# TEXTO FUENTE
La alquimia adecuada se produce en las bibliotecas solamente cuando un alma elegida entra al lugar, y su conciencia se desplaza hacia los libros, transita por el ámbito sagrado que los contiene, y reconoce su hermandad, su mensaje, la sutil pertenencia a una Patria poco numerosa, pero sin la cual el hombre se convertiría en esclavo de su propia oscuridad.
“La palabra pertenece al hombre en general. La escritura pertenece sólo al hombre culto.”
“La escritura es el primer síntoma de la vocación histórica. Por eso nada hay tan característico en una cultura como su relación con la palabra escrita.”
Oswald Spengler
Las bibliotecas mueren en silencio. Los hombres que atesoraron sus libros pacientemente durante años, ya no están. Presumiblemente hayan muerto, o quizá se encuentren hospedados en esos pequeños campos de concentración, que en este país se denominan “geriátricos”.
No importa quienes hayan sido ellos. No importa a nadie la dimensión de sus obras ni de su espíritu. Un escritor que ganó el premio Cervantes, Augusto Roa Bastos, murió internado de ese modo.
Una vez me tocó desarmar una importante biblioteca. Era de un amigo que había fallecido (siempre tuve amigos más grandes que yo). Fuimos varias veces a cumplir con ese menester, junto con una persona que había sido nuestro amigo en común. Brindamos por el muerto con su espíritu presente todavía. Era fácil percibirlo en la penumbra de la tarde, entre los libros.
La biblioteca, en su mayoría sobre temas de política y de historia, se desarmaba lentamente. Aquella casa estaba cerca del Río de la Plata, y eso entristecía aún más nuestra labor, de por sí bastante triste.
Nuestro amigo fallecido era un patriota. Su biblioteca, que destilaba patriotismo, no era nada sin él. Y no significaba consuelo para ella el hecho de que nosotros también nos consideráramos patriotas.

# PREGUNTAS POR RESPONDER
1: Según el texto sobre las bibliotecas, ¿de qué temas trataba en su mayoría la biblioteca del amigo fallecido?
2: Prosigue el texto sobre las bibliotecas a partir de su última oración.

# DATOS REGISTRADOS

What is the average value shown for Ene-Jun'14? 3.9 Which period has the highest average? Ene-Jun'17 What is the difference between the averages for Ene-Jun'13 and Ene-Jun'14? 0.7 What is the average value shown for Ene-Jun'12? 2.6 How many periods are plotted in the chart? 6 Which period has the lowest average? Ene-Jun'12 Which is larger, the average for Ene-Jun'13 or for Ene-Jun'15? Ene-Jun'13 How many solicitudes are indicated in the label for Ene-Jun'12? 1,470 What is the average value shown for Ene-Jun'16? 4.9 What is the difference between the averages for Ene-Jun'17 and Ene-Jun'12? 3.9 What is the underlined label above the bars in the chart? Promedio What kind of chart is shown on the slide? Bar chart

# RESULTADOS DE TAREAS
1: De política y de historia.

2:
Quien me acompañaba en aquel momento –nuestro amigo en común– también murió hace poco (ya dije que siempre tuve amigos bastante más grandes que yo), pero afortunadamente, su riquísima biblioteca se mantiene entera, porque su viuda y sus hijos son gente como él.
A veces paso frente a las pocas viejas casas que quedan en pie, y me pregunto si en ellas habrá una biblioteca, respirando recuerdos en la oscuridad de la noche. Percibo entonces la presencia de las almas elevadas que atesoraron los libros uno a uno, y me detengo frente a las puertas, como un Ulises que los vientos arrastraron lejos de las playas de Itaca.
Recuerdo palabras de Borges sobre las bibliotecas, sobre la presencia tutelar de los libros. Pero Borges tampoco está, y el antiguo edificio de la biblioteca nacional se ha convertido en una escuela de música, según creo. Como si a su muerte alguien hubiera ido también a desarmarla.
Recuerdo la biblioteca de la Universidad de La Plata, ciudad capital de la provincia de Buenos Aires, donde se vivía la fuerza del pensamiento fundacional. Esa fuerza que en la lejanía del Sur debió de haber sido casi un esfuerzo místico. Ahora sólo existe soledad en el inmenso salón, entre las maderas nobles y los sillones de cuero.
Las bibliotecas, son como los templos de una raza perdida. Esos lugares de culto incomprensibles para los hombres contemporáneos, que los observan de reojo, con desinterés o desprecio de turistas cuando pasan junto a ellos, o les dan un sentido muy distinto al que tuvieron.
La conformación intelectual y espiritual de un gran hombre, está en su biblioteca, y hasta que ésta no se desarma, el pensamiento opera su magia en el ambiente. Acaso por eso, los ámbitos reservados a las bibliotecas, tienen tanto de sagrado, y atraen a las personas de espíritu elevado, así como atemorizan y rechazan a la gente baja, ruin o materialista.
Cabe aclarar, aunque resulte obvio, que no hay que pensar aquí en un número de libros, ni en lomos de volúmenes homogéneos, o en otro tipo de característica prefijada. Precisamente ése es uno de los encantos de las bibliotecas, tan variados como los encantos de los hombres que las poseyeron.
La alquimia adecuada se produce en las bibliotecas solamente cuando un alma elegida entra al lugar, y su conciencia se desplaza hacia los libros, transita por el ámbito sagrado que los contiene, y reconoce su hermandad, su mensaje, la sutil pertenencia a una Patria poco numerosa, pero sin la cual el hombre se convertiría en esclavo de su propia oscuridad.